- **TASK GOAL**
Output, word for word, every line from the start of the listing down to and including the line that contains "label granularity: sequence-level"; include nothing else.

- **DATA RECORDS**
◇ ◇ ◇ ◇ ◇
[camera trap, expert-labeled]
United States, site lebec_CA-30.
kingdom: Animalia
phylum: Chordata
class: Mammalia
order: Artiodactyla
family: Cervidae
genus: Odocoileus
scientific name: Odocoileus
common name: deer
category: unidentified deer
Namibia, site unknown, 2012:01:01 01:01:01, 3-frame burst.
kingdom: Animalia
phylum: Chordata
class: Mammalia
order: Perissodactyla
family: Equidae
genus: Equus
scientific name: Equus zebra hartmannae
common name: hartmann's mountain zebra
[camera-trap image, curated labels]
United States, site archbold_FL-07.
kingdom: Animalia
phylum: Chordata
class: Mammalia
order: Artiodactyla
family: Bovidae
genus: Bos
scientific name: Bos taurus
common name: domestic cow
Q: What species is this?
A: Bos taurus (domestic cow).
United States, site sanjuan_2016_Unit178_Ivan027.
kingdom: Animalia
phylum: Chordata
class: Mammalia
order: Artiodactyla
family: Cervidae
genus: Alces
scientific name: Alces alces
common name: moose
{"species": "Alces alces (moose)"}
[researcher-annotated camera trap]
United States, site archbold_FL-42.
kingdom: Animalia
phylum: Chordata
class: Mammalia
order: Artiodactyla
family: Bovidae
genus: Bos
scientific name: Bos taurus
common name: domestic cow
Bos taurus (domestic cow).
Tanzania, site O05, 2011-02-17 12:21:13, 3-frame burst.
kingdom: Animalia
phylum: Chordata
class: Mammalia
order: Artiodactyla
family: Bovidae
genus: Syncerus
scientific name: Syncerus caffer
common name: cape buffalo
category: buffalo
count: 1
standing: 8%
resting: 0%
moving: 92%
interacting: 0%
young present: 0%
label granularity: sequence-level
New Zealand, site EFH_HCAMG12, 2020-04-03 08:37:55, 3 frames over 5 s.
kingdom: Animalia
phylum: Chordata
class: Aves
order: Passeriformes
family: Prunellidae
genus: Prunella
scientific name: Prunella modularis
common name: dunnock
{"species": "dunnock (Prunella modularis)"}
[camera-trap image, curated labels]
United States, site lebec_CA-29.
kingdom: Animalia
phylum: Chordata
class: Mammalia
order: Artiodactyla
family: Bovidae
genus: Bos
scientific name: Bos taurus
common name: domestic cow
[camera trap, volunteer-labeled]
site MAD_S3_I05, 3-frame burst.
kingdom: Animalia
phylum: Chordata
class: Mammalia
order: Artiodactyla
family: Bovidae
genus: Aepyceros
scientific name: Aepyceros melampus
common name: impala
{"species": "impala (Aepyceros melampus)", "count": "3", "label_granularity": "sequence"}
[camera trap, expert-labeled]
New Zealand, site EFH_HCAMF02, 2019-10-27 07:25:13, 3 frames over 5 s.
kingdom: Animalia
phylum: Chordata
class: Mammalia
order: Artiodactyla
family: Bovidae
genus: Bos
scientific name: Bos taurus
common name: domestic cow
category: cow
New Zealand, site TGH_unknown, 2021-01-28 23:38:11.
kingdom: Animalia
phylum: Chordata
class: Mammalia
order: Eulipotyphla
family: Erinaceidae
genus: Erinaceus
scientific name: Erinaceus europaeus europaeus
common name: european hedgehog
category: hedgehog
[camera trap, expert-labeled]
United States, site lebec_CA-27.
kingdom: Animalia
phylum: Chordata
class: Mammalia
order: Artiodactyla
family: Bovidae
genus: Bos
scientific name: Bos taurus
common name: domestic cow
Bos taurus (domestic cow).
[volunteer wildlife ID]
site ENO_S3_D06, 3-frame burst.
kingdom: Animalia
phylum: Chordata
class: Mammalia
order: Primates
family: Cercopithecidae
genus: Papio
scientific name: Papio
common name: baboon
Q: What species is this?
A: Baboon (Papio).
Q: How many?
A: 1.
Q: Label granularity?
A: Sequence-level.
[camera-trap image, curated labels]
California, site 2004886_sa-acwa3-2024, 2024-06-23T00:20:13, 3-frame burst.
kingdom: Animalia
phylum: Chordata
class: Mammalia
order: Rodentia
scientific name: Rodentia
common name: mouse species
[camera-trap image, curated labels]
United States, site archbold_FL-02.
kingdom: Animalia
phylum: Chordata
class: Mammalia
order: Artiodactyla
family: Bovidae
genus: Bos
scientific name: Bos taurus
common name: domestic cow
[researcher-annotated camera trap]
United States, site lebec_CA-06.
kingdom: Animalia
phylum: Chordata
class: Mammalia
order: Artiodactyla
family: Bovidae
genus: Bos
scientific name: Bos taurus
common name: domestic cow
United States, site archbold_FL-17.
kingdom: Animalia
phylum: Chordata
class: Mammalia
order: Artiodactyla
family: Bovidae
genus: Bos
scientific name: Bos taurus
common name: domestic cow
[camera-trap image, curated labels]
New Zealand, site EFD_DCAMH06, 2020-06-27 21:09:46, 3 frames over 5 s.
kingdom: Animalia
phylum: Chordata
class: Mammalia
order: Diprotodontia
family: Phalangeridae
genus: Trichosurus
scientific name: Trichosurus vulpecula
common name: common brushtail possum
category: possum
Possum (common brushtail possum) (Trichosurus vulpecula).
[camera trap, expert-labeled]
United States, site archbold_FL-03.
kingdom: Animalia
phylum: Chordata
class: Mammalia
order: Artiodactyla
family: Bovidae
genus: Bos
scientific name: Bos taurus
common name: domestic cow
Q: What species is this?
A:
◇ ◇ ◇ ◇ ◇
- **SOLVED PROBLEM**
[camera trap, expert-labeled]
United States, site lebec_CA-30.
kingdom: Animalia
phylum: Chordata
class: Mammalia
order: Artiodactyla
family: Cervidae
genus: Odocoileus
scientific name: Odocoileus
common name: deer
category: unidentified deer
Namibia, site unknown, 2012:01:01 01:01:01, 3-frame burst.
kingdom: Animalia
phylum: Chordata
class: Mammalia
order: Perissodactyla
family: Equidae
genus: Equus
scientific name: Equus zebra hartmannae
common name: hartmann's mountain zebra
[camera-trap image, curated labels]
United States, site archbold_FL-07.
kingdom: Animalia
phylum: Chordata
class: Mammalia
order: Artiodactyla
family: Bovidae
genus: Bos
scientific name: Bos taurus
common name: domestic cow
Q: What species is this?
A: Bos taurus (domestic cow).
United States, site sanjuan_2016_Unit178_Ivan027.
kingdom: Animalia
phylum: Chordata
class: Mammalia
order: Artiodactyla
family: Cervidae
genus: Alces
scientific name: Alces alces
common name: moose
{"species": "Alces alces (moose)"}
[researcher-annotated camera trap]
United States, site archbold_FL-42.
kingdom: Animalia
phylum: Chordata
class: Mammalia
order: Artiodactyla
family: Bovidae
genus: Bos
scientific name: Bos taurus
common name: domestic cow
Bos taurus (domestic cow).
Tanzania, site O05, 2011-02-17 12:21:13, 3-frame burst.
kingdom: Animalia
phylum: Chordata
class: Mammalia
order: Artiodactyla
family: Bovidae
genus: Syncerus
scientific name: Syncerus caffer
common name: cape buffalo
category: buffalo
count: 1
standing: 8%
resting: 0%
moving: 92%
interacting: 0%
young present: 0%
label granularity: sequence-level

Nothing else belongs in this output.